Can I Gift Money to My Children Tax-Free?
Giving money to your children involves specific tax considerations. Learn the framework for tax-free gifts, including annual limits and other key provisions.
Giving money to your children involves specific tax considerations. Learn the framework for tax-free gifts, including annual limits and other key provisions.
The federal government provides a framework for giving financial support to children without incurring a tax. The Internal Revenue Service (IRS) defines a gift as any transfer of money or property to another person without receiving something of at least equal value in return. The system is designed to allow for generosity within specific limits before any tax implications arise for the giver.
The federal tax code allows individuals to give a certain amount of money to any number of people each year without tax consequences. For 2025, this annual gift tax exclusion is $19,000 per recipient. A person can give up to this amount to any number of individuals during the calendar year without having to file a gift tax return, and the limit resets on January 1st.
This exclusion applies to each individual giver. For example, a parent can give $19,000 to each of their three children for a total of $57,000 in gifts without any reporting requirements. Gifts can be cash, stocks, or other assets, and are valued at their fair market value on the date of the transfer. It is the giver of the gift, not the recipient, who is responsible for any potential tax.
Married couples can combine their allowances through “gift splitting,” allowing them to give up to double the annual exclusion amount to a single recipient. For 2025, a married couple can jointly give up to $38,000 to each child. Utilizing gift splitting requires filing a gift tax return.
If a gift to one person in a year exceeds the annual exclusion, it does not automatically trigger a tax payment. Instead, the excess amount is applied against the lifetime gift and estate tax exemption. For 2025, this lifetime exemption is $13.99 million per person.
For instance, if a parent gives a child $24,000 in 2025, the first $19,000 is covered by the annual exclusion. The remaining $5,000 is a taxable gift that reduces the parent’s lifetime exemption to $13,985,000. No gift tax is paid unless the total of all such gifts surpasses the lifetime exemption.
The lifetime exemption is unified with the estate tax, so amounts used for lifetime gifts reduce the tax-free portion of an estate. A married couple can combine their lifetime exemptions, shielding a total of $27.98 million from federal gift or estate taxes in 2025. Under current law, this exemption amount is scheduled to be reduced at the beginning of 2026.

- **THE DATA**

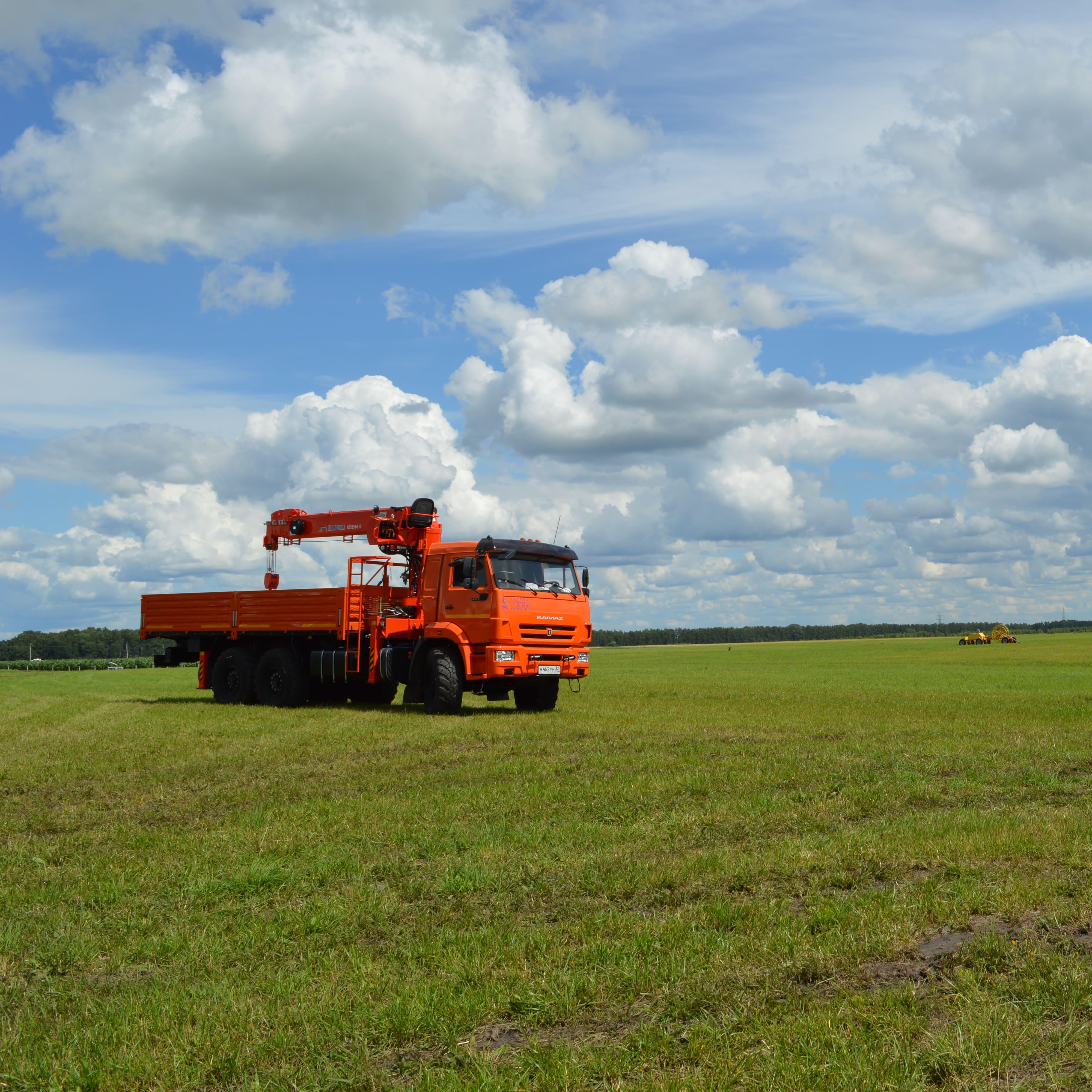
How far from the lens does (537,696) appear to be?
2266 centimetres

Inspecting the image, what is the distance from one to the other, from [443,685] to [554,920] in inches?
579

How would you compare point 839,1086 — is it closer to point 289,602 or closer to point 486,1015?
point 486,1015

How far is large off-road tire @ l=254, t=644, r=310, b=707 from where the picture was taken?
23.4 metres

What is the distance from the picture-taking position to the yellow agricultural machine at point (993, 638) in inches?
4166

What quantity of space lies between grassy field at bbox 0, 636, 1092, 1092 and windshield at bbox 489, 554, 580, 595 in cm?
688

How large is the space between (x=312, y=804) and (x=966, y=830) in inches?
242

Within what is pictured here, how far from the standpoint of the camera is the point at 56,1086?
13.5ft

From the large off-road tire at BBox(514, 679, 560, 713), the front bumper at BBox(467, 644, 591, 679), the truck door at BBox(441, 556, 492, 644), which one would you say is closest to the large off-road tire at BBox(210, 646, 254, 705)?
the truck door at BBox(441, 556, 492, 644)

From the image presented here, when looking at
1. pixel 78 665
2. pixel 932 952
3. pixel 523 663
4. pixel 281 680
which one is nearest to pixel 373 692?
pixel 281 680

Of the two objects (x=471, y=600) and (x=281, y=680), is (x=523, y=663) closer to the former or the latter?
(x=471, y=600)

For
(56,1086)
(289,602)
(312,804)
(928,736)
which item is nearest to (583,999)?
(56,1086)

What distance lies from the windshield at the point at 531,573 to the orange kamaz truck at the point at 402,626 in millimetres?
28

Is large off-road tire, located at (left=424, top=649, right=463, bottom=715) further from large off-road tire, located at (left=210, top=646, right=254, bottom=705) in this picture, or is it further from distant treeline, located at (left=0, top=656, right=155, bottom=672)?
distant treeline, located at (left=0, top=656, right=155, bottom=672)

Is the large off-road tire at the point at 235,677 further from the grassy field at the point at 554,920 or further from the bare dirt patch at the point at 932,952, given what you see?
the bare dirt patch at the point at 932,952
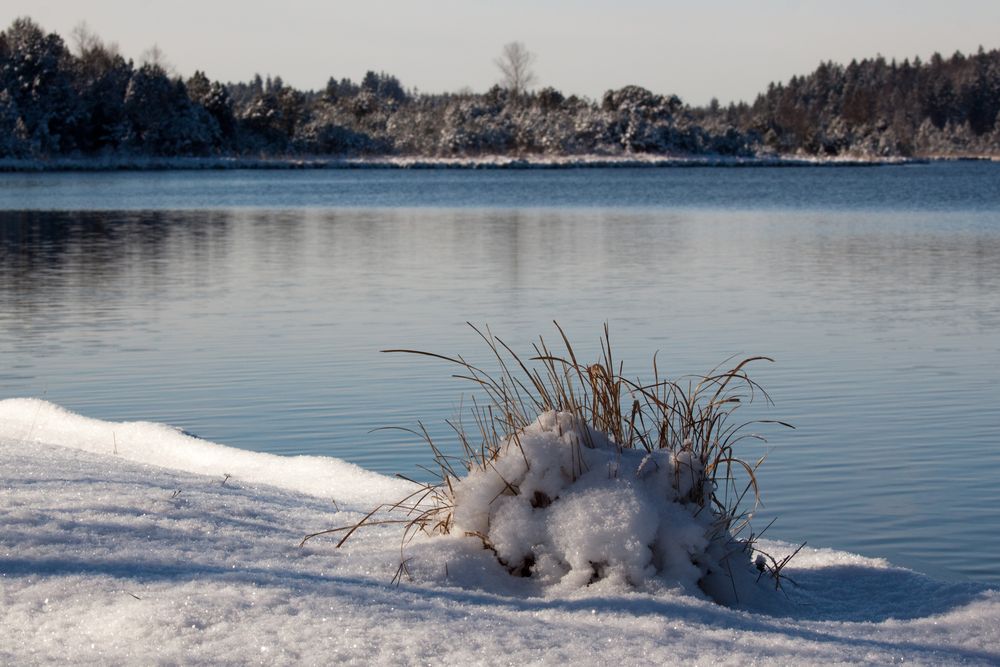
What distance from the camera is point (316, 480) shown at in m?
5.39

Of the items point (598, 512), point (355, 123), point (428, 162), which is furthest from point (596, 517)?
point (355, 123)

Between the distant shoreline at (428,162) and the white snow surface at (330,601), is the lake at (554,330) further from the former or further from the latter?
the distant shoreline at (428,162)

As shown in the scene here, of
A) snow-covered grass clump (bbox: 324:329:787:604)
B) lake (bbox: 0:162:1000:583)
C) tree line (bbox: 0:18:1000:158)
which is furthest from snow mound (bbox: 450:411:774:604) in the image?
tree line (bbox: 0:18:1000:158)

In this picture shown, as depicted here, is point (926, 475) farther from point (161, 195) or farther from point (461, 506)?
point (161, 195)

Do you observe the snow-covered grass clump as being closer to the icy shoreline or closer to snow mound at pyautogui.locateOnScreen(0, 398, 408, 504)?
snow mound at pyautogui.locateOnScreen(0, 398, 408, 504)

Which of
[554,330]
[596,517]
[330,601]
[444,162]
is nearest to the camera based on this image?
[330,601]

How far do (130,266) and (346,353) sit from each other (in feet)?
32.8

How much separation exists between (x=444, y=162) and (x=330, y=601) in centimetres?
9285

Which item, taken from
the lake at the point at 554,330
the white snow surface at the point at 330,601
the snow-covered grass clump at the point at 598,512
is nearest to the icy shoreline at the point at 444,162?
the lake at the point at 554,330

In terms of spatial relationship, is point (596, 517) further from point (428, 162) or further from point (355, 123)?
point (355, 123)

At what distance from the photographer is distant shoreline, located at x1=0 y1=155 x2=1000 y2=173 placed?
8112 cm

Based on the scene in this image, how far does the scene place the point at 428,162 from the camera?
310 ft

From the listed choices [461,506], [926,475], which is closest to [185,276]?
[926,475]

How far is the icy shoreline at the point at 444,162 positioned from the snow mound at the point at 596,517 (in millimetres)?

- **WORK TASK 1**
Copy from the article on tax-free gifts the part starting at "This exclusion applies" and ending at "any potential tax.".
- **WORK TASK 2**
Using the article on tax-free gifts, decide whether each statement agrees with it, answering yes or no and quoting the words that settle it.
(a) For 2025, the annual gift tax exclusion is $19,000 per recipient.
(b) The recipient of a gift is responsible for any potential tax.
(c) Married couples can use gift splitting without filing a gift tax return.

- **EXERCISE RESPONSE 1**
This exclusion applies to each individual giver. For example, a parent can give $19,000 to each of their three children for a total of $57,000 in gifts without any reporting requirements. Gifts can be cash, stocks, or other assets, and are valued at their fair market value on the date of the transfer. It is the giver of the gift, not the recipient, who is responsible for any potential tax.

- **EXERCISE RESPONSE 2**
(a) Yes: "For 2025, this annual gift tax exclusion is $19,000 per recipient."
(b) No: "It is the giver of the gift, not the recipient, who is responsible for any potential tax."
(c) No: "Utilizing gift splitting requires filing a gift tax return."